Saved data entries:
· · · ·
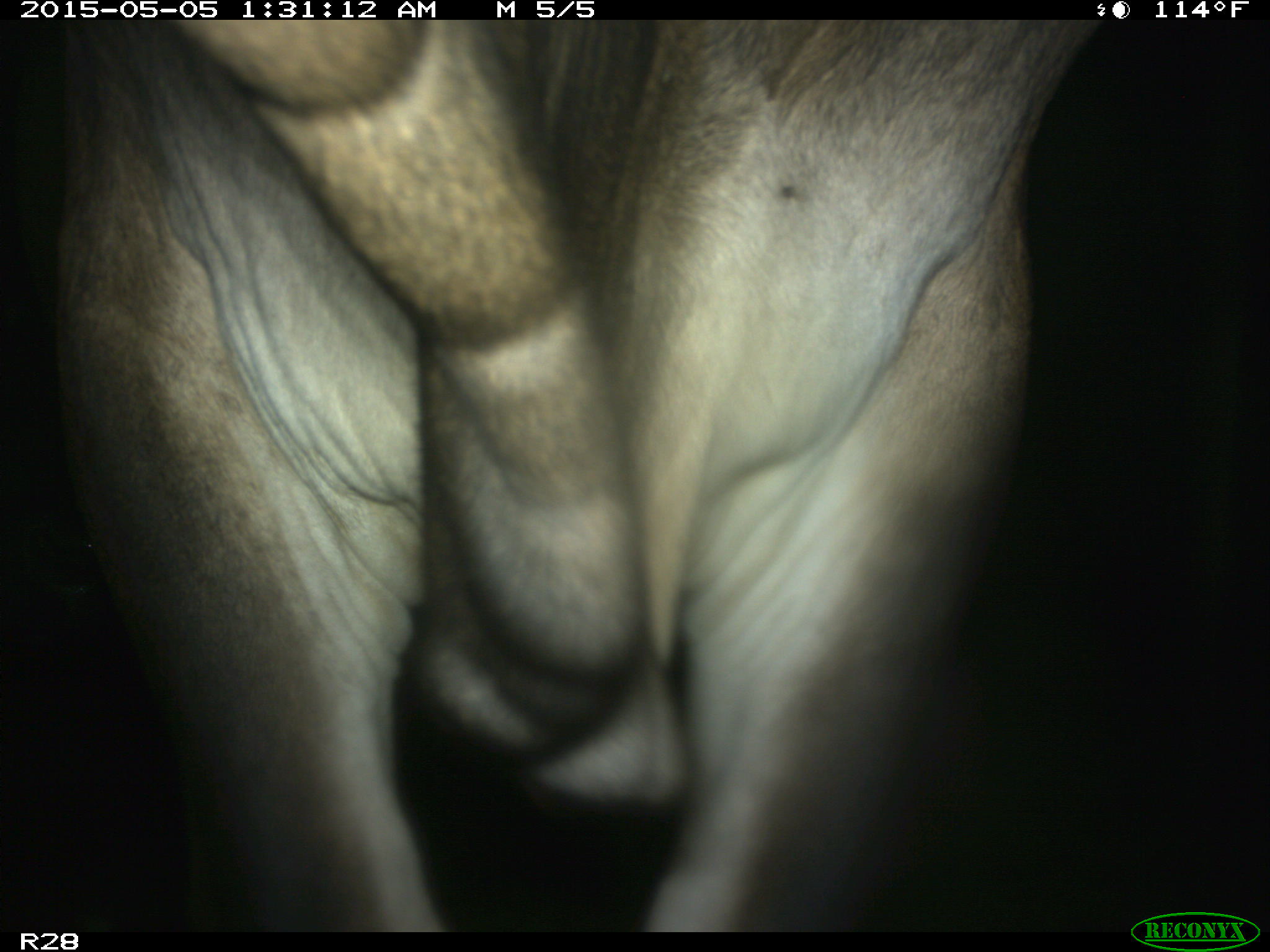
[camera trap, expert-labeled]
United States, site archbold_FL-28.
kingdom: Animalia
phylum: Chordata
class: Mammalia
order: Artiodactyla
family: Bovidae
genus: Bos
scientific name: Bos taurus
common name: domestic cow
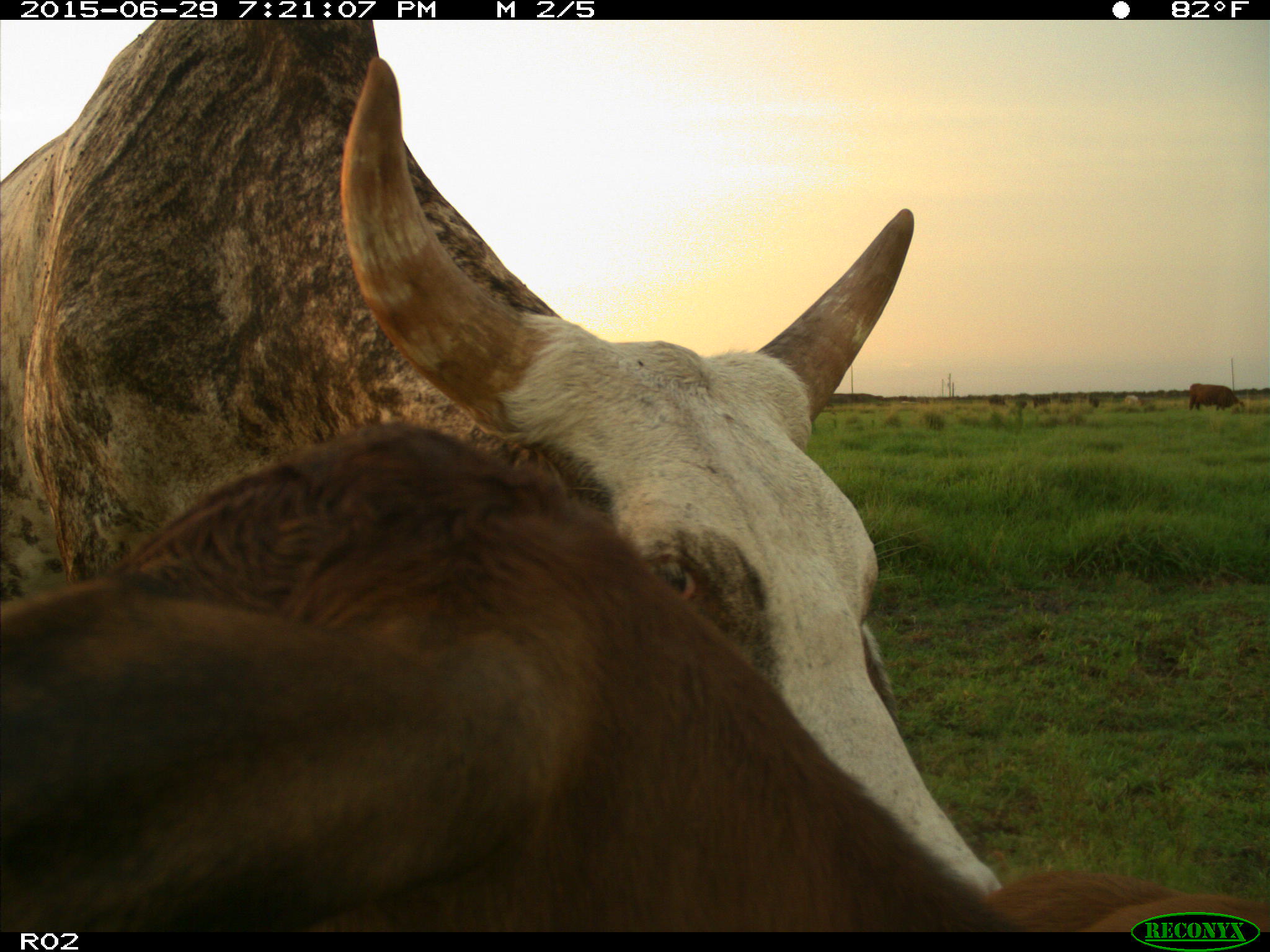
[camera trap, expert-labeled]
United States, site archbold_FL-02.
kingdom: Animalia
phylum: Chordata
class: Mammalia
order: Artiodactyla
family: Bovidae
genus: Bos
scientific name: Bos taurus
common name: domestic cow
Bos taurus (domestic cow).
· · · ·
EXERCISE BRIEF: Word for word, repeat all the data, but not its images.

SOLUTION FOR THIS EXERCISE:
[camera trap, expert-labeled]
United States, site archbold_FL-28.
kingdom: Animalia
phylum: Chordata
class: Mammalia
order: Artiodactyla
family: Bovidae
genus: Bos
scientific name: Bos taurus
common name: domestic cow
[camera trap, expert-labeled]
United States, site archbold_FL-02.
kingdom: Animalia
phylum: Chordata
class: Mammalia
order: Artiodactyla
family: Bovidae
genus: Bos
scientific name: Bos taurus
common name: domestic cow
Bos taurus (domestic cow).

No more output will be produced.